Acontece que muitas páginas acabam sendo pouco visitadas e se restringem
a um círculo de pessoas que já se conhecem.
29
Um desses novos modelos, lançado no Brasil, em novembro de 2004,
foi divulgado pela mídia como uma maneira mais rápida e fiel
de se contar a alguém um fato inacreditável – reforçando
a idéia da imagem como “real vivido”. Na peça publicitária
veiculada na televisão, um rapaz é abordado e agarrado pela
top internacional Gisele Bündchen, e ele filma tudo com seu celular.

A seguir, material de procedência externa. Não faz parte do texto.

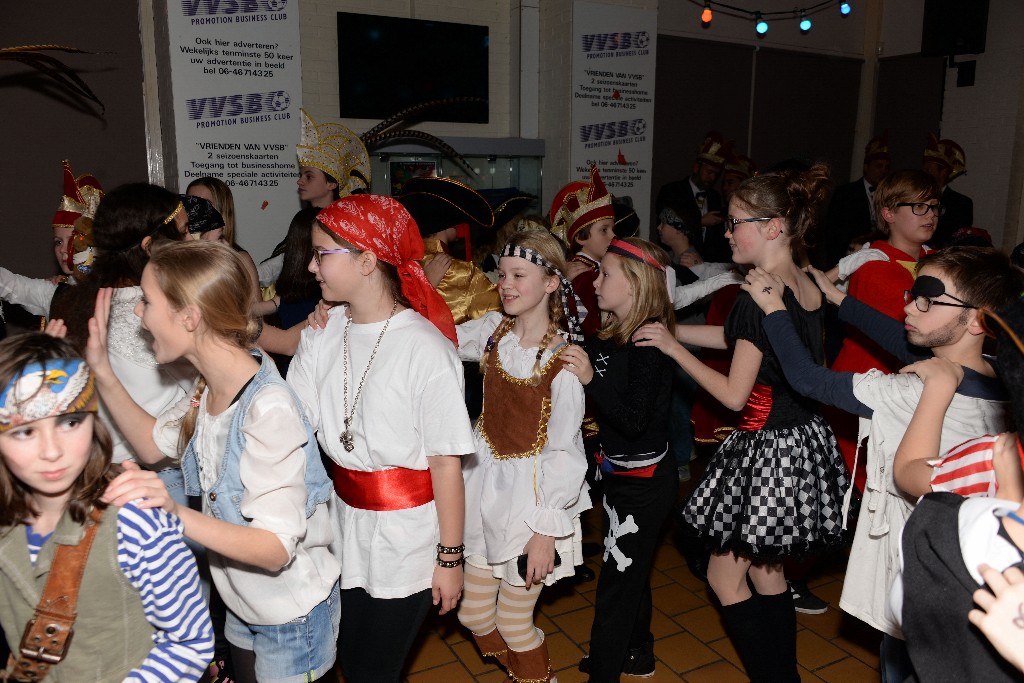 ../Images/Jeugddisco VVSB 2016 076.jpg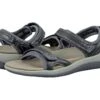 Orthofeet Malibu -Sole Serenity 71DPCdQDawL. AC SR920736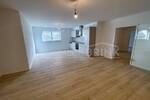 Etagenwohnung Markt Erlbach - 2 Zimmer, 86 m&sup2;, 750&euro; | Angebot:26257286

Na seqüência, o locutor enfatiza que a grande vantagem do celular
é que se ele tivesse uma câmera de vídeo não
poderia utilizá-la para contar para todo mundo. Os modelos que apenas
fotografam já estão no mercado há mais de um ano e,
da mesma forma, são apresentados como uma forma de contar por imagens
algum fato “grave”: nas peças, era muito comum que as imagens realizadas
a título de exemplo fossem de amantes pegos no flagra, no que a
foto poderia ser enviada para a pessoa supostamente traída.